Figure 3. Spatiotemporal expression profile of VviMYB86 and some PA-related and anthocyanin-related genes in grape skins and seeds. The gradient arrows indicated the time-point of véraison. Gene expression was determined by real-time quantitative PCR and normalized with the expression of VviUbiquitin1. Each sample was individually assayed in triplicate. Error bars indicated the standard error of the mean.
In addition, the transcript levels of VviMYB86 in different grapevine organs, including roots, tendrils, flowers, stems, and young and mature leaves, were quantified by qRT-PCR. VviMYB86 was expressed in all the examined grapevine organs with different transcript levels.
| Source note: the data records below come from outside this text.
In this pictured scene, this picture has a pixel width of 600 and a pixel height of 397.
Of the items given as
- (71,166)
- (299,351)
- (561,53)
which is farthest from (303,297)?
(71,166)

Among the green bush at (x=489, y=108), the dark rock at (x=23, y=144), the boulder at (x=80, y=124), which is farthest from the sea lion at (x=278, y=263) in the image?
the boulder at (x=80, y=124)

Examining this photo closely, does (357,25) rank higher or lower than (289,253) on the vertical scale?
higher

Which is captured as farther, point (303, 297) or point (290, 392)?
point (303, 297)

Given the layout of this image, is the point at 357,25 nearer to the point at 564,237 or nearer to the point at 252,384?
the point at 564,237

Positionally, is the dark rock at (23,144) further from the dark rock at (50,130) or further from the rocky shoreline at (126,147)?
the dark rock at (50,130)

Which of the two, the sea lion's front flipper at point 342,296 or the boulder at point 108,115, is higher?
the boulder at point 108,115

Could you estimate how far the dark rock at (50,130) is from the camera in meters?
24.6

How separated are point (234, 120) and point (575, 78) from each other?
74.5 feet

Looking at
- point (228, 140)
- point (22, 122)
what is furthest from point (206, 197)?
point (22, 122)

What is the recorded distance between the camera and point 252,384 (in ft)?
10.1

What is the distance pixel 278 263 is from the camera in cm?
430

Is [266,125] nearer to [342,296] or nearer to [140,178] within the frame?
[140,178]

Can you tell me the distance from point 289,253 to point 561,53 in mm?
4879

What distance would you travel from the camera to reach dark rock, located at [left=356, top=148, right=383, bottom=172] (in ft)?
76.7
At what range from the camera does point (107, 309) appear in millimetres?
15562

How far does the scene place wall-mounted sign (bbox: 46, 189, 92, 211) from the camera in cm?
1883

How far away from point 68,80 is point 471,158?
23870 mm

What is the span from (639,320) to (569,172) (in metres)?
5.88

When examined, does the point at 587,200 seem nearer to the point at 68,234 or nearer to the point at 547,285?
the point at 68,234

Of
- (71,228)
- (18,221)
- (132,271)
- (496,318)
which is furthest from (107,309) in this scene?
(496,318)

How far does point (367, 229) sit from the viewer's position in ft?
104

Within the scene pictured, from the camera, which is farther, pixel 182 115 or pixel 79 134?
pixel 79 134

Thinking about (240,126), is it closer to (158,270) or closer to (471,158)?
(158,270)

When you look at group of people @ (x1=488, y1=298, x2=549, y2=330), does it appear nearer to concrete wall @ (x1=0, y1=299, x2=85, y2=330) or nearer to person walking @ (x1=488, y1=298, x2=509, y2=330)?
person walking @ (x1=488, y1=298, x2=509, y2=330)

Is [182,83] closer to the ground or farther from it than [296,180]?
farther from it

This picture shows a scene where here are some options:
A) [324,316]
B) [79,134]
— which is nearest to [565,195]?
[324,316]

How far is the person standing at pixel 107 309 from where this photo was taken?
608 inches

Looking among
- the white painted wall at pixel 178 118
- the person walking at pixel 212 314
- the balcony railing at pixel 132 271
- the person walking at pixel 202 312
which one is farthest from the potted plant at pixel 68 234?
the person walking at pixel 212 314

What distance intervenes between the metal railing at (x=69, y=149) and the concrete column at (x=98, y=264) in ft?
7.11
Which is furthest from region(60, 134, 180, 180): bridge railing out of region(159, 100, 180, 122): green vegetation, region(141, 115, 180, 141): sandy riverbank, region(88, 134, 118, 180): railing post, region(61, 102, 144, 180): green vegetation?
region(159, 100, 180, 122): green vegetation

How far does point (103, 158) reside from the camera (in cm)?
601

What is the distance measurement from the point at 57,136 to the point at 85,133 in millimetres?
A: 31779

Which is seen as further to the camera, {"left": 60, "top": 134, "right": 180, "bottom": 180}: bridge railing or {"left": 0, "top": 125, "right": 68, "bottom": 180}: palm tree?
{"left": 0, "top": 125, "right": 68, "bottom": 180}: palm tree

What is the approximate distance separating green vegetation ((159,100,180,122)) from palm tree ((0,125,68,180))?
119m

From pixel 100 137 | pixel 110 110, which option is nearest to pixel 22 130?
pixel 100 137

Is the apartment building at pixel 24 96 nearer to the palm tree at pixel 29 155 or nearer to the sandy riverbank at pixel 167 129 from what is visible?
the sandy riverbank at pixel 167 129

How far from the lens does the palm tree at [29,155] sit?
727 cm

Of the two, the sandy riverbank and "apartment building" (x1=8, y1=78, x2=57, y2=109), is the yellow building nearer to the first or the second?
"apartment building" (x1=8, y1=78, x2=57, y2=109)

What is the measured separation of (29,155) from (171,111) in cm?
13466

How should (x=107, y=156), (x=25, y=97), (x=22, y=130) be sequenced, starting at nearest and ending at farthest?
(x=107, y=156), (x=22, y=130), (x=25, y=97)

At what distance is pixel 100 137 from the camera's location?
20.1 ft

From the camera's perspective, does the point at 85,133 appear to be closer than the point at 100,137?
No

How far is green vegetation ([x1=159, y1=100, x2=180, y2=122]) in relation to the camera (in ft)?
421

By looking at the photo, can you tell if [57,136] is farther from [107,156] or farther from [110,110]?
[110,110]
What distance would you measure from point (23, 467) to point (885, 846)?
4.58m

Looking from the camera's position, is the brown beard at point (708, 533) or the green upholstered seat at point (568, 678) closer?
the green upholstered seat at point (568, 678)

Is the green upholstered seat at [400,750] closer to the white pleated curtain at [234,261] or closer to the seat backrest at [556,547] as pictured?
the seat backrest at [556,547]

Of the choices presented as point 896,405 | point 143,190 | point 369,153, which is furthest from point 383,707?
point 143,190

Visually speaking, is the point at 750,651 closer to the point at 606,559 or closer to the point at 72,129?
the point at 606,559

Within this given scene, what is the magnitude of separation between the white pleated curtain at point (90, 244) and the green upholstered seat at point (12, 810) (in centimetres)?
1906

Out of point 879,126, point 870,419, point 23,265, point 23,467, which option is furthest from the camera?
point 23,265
Specifically, VviMYB86 was most abundantly expressed in tendrils followed by flowers, stems, and then young and mature leaves, with a relatively low level of expression in the roots (Supplementary Figure 3).
The above results indicated that the expression of VviMYB86 was regulated in a tissue- and temporal-specific manner in grapevine.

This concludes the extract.